The answer should hold only the lines from the one containing "INSTRUCTIONS" through the one containing "WHEN TO BE DELIVERED" in the entries below, copied exactly, without pictures.

*Dataset entries*:
= = = = = = =
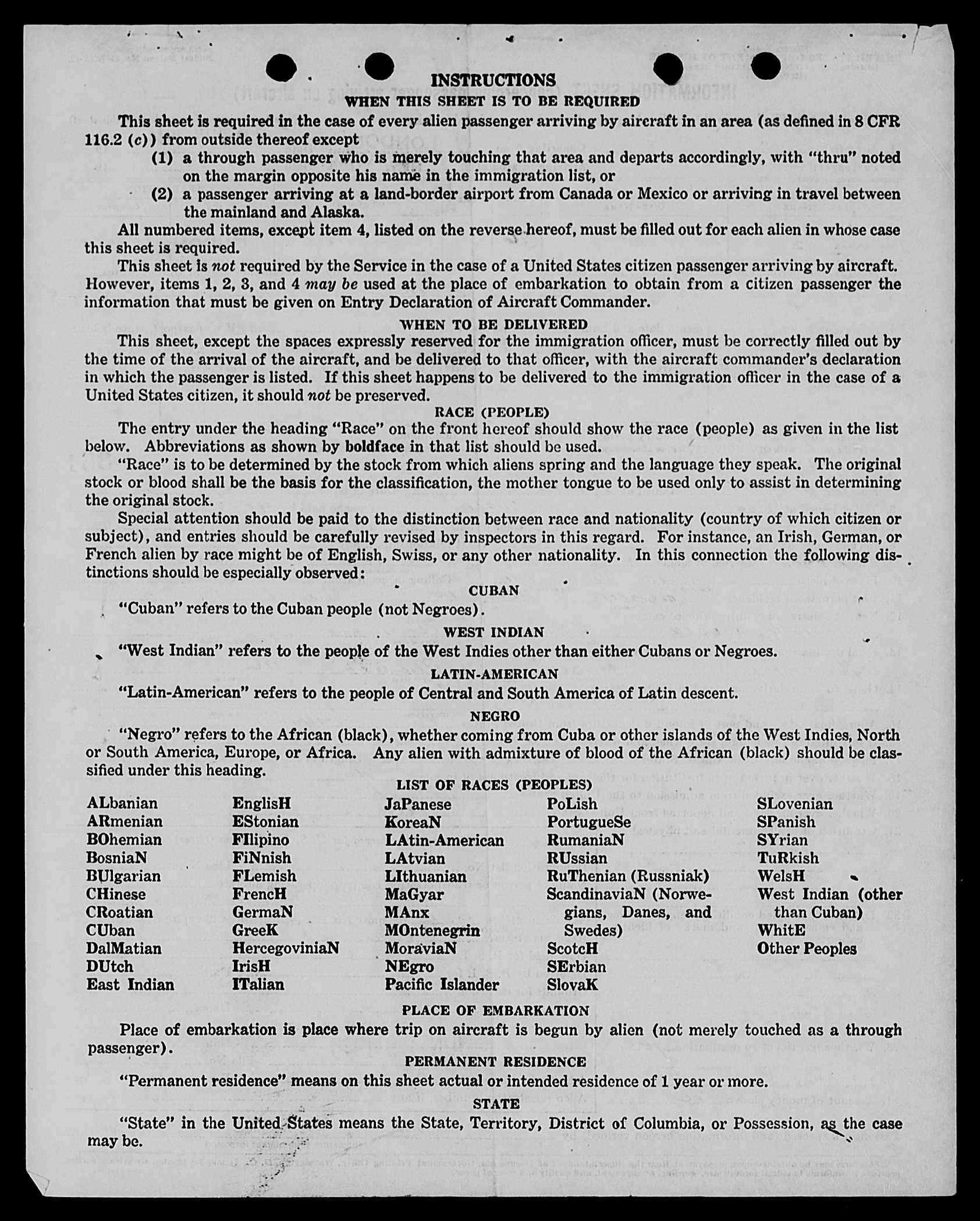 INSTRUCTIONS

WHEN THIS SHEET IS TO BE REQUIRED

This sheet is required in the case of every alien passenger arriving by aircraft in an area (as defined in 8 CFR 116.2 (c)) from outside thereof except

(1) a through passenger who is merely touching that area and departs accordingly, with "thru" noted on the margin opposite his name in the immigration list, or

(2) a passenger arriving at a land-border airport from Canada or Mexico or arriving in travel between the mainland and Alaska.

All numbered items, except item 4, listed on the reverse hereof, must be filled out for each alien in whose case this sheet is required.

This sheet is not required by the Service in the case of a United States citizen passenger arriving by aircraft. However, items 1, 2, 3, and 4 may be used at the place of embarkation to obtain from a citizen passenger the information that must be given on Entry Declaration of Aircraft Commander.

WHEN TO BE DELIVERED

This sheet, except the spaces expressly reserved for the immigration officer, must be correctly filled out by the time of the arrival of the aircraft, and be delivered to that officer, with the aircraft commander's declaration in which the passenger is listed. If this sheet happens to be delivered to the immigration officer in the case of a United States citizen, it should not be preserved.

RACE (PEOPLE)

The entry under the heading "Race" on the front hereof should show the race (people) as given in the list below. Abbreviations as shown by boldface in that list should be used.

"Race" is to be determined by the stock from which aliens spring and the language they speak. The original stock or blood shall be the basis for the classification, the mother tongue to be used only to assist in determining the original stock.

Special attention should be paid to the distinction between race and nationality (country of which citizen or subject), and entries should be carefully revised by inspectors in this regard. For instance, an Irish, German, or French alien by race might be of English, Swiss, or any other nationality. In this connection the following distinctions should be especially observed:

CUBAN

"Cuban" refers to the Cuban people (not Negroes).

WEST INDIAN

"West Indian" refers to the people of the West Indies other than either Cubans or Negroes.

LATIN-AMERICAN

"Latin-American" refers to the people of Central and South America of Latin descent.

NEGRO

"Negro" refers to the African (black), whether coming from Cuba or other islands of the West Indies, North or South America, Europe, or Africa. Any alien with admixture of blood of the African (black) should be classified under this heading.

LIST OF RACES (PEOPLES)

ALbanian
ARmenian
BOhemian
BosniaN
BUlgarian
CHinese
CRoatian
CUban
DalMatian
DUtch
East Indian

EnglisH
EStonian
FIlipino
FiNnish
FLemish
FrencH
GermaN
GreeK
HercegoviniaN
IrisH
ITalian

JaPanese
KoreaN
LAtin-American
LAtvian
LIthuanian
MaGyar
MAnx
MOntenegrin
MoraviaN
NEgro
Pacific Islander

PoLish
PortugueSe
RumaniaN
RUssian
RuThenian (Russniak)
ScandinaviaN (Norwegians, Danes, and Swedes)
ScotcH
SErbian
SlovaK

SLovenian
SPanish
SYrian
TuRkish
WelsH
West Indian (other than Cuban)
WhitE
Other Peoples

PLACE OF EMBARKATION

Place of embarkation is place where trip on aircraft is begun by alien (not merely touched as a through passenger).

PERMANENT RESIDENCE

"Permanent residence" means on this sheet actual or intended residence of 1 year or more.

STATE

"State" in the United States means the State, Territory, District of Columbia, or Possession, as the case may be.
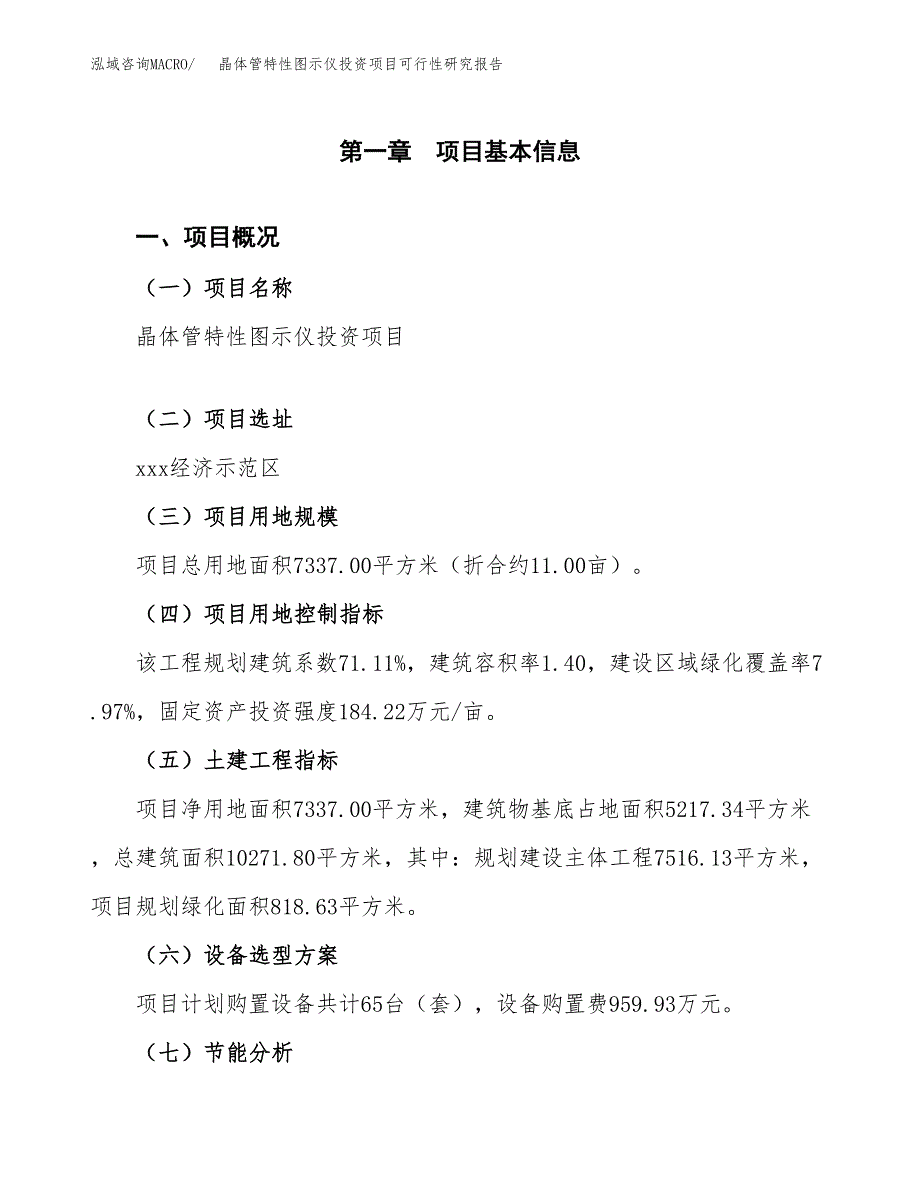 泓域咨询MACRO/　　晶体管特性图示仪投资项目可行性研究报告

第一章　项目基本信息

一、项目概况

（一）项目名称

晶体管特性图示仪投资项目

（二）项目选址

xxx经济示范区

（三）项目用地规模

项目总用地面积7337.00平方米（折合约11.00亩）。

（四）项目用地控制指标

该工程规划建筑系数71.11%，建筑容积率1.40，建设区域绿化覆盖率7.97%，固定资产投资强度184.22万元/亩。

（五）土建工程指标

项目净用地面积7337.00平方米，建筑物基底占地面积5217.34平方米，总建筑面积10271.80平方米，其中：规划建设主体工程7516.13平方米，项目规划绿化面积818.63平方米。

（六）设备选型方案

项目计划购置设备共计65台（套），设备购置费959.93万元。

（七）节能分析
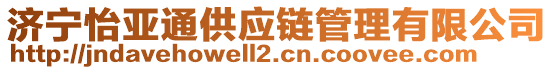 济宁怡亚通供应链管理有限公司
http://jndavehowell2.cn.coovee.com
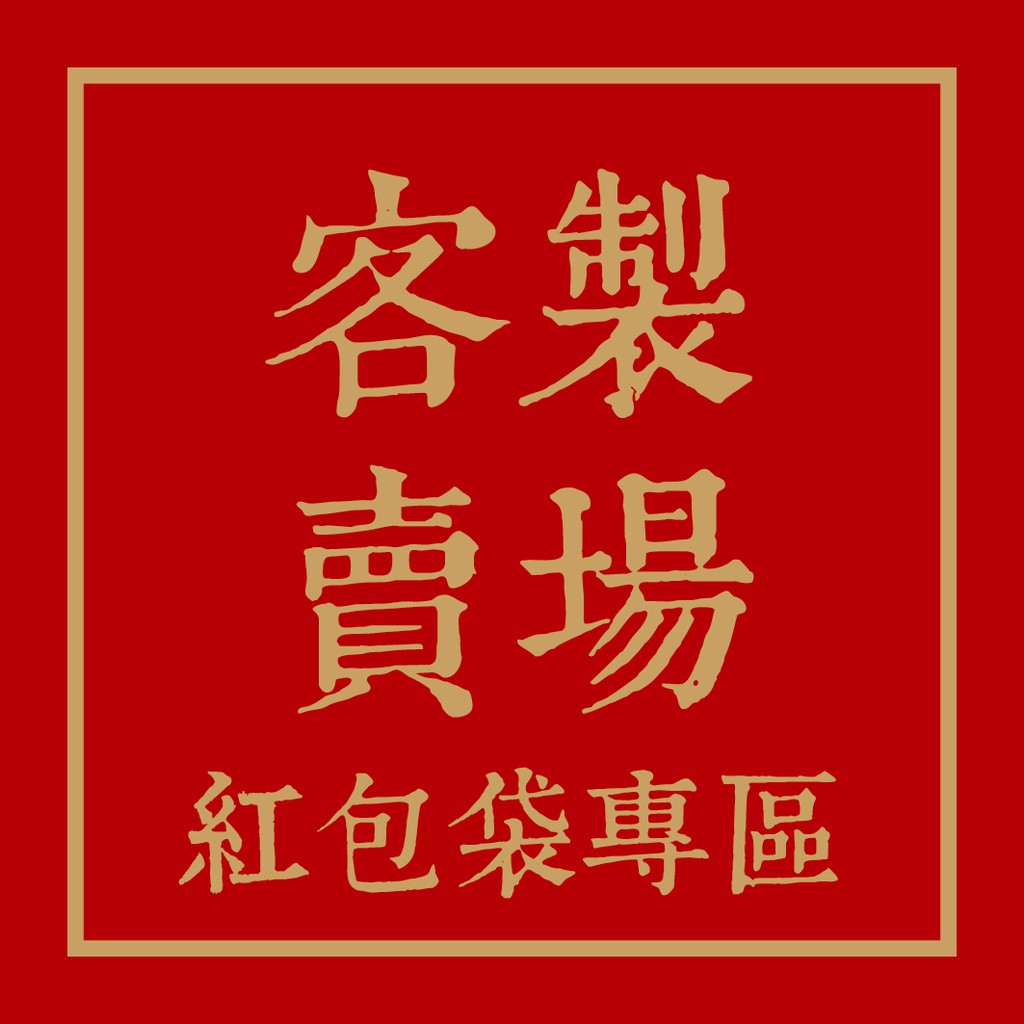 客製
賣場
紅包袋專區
= = = = = = =
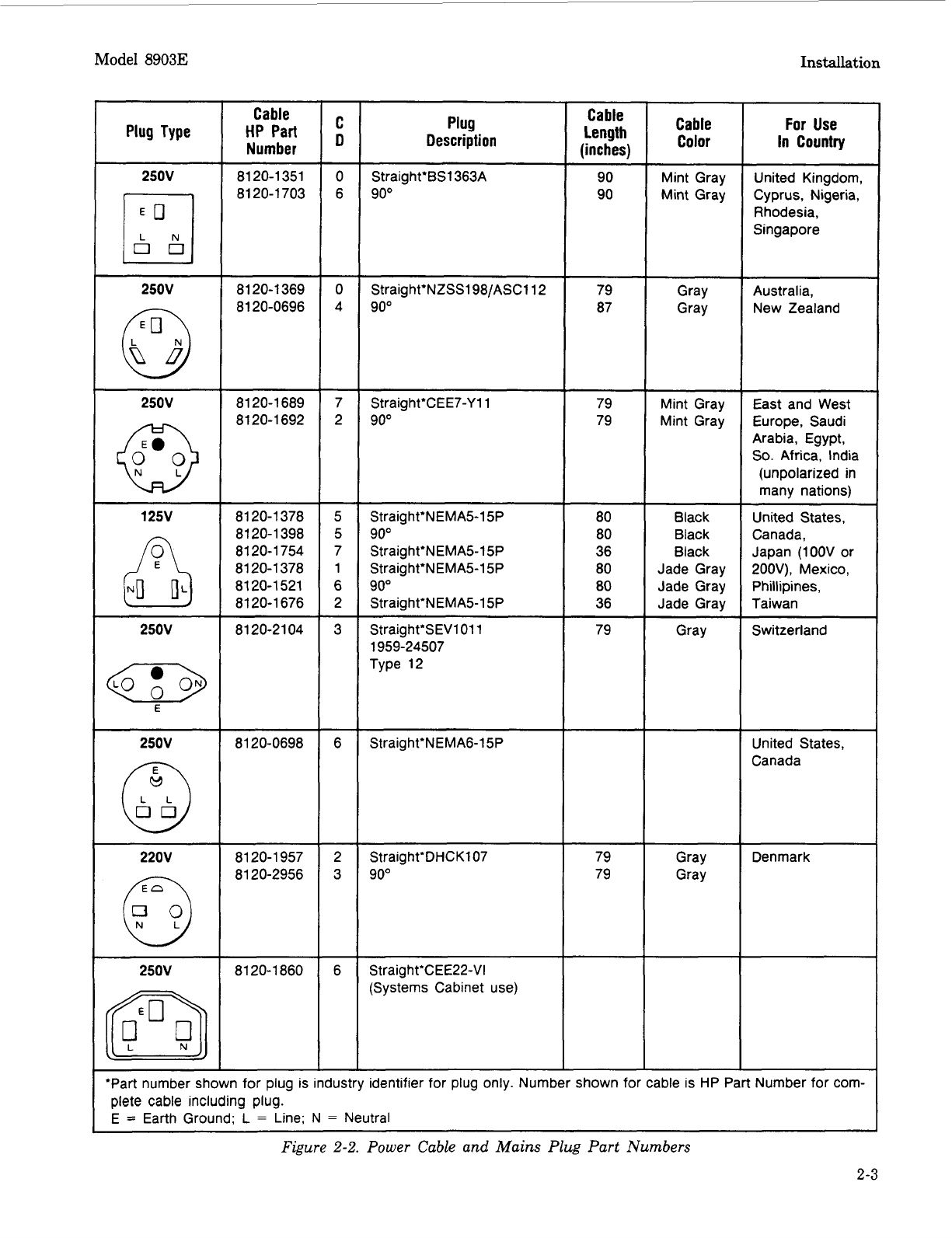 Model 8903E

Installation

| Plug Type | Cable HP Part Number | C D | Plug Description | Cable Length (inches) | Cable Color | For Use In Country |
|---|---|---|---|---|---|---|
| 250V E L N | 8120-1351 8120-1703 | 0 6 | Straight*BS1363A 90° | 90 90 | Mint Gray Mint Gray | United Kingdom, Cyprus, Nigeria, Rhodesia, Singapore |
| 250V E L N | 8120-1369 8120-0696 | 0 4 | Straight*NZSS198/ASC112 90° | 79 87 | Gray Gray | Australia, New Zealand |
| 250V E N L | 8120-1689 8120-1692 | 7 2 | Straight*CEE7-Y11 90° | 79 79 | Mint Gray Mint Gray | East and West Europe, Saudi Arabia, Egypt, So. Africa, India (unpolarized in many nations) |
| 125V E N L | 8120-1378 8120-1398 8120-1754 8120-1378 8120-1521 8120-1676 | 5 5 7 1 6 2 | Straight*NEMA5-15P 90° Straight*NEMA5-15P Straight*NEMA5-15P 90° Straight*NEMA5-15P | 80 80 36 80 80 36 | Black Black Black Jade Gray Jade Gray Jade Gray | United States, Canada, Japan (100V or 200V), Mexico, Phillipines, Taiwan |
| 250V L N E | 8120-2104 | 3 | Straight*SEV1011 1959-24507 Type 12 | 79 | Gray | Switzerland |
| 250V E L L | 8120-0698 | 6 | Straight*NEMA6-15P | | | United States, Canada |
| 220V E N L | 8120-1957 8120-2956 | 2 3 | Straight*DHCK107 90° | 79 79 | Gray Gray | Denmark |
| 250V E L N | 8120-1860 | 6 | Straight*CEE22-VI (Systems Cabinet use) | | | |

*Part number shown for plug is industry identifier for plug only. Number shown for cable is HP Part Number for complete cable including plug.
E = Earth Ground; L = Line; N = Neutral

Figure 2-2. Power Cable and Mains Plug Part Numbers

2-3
= = = = = = =
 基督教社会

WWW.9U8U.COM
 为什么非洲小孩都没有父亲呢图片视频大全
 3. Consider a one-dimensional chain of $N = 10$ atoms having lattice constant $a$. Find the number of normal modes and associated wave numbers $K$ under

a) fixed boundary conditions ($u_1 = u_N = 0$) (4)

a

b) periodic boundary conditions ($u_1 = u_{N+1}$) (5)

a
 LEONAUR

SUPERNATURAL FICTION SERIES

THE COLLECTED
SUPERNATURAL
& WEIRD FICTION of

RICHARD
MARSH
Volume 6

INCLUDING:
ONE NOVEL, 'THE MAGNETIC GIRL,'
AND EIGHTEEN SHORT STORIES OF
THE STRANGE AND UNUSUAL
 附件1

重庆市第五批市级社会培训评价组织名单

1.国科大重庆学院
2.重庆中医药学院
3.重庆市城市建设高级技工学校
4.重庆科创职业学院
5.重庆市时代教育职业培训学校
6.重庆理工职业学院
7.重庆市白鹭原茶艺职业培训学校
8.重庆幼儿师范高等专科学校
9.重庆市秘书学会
= = = = = = =
*Response to the task*:
 INSTRUCTIONS

WHEN THIS SHEET IS TO BE REQUIRED

This sheet is required in the case of every alien passenger arriving by aircraft in an area (as defined in 8 CFR 116.2 (c)) from outside thereof except

(1) a through passenger who is merely touching that area and departs accordingly, with "thru" noted on the margin opposite his name in the immigration list, or

(2) a passenger arriving at a land-border airport from Canada or Mexico or arriving in travel between the mainland and Alaska.

All numbered items, except item 4, listed on the reverse hereof, must be filled out for each alien in whose case this sheet is required.

This sheet is not required by the Service in the case of a United States citizen passenger arriving by aircraft. However, items 1, 2, 3, and 4 may be used at the place of embarkation to obtain from a citizen passenger the information that must be given on Entry Declaration of Aircraft Commander.

WHEN TO BE DELIVERED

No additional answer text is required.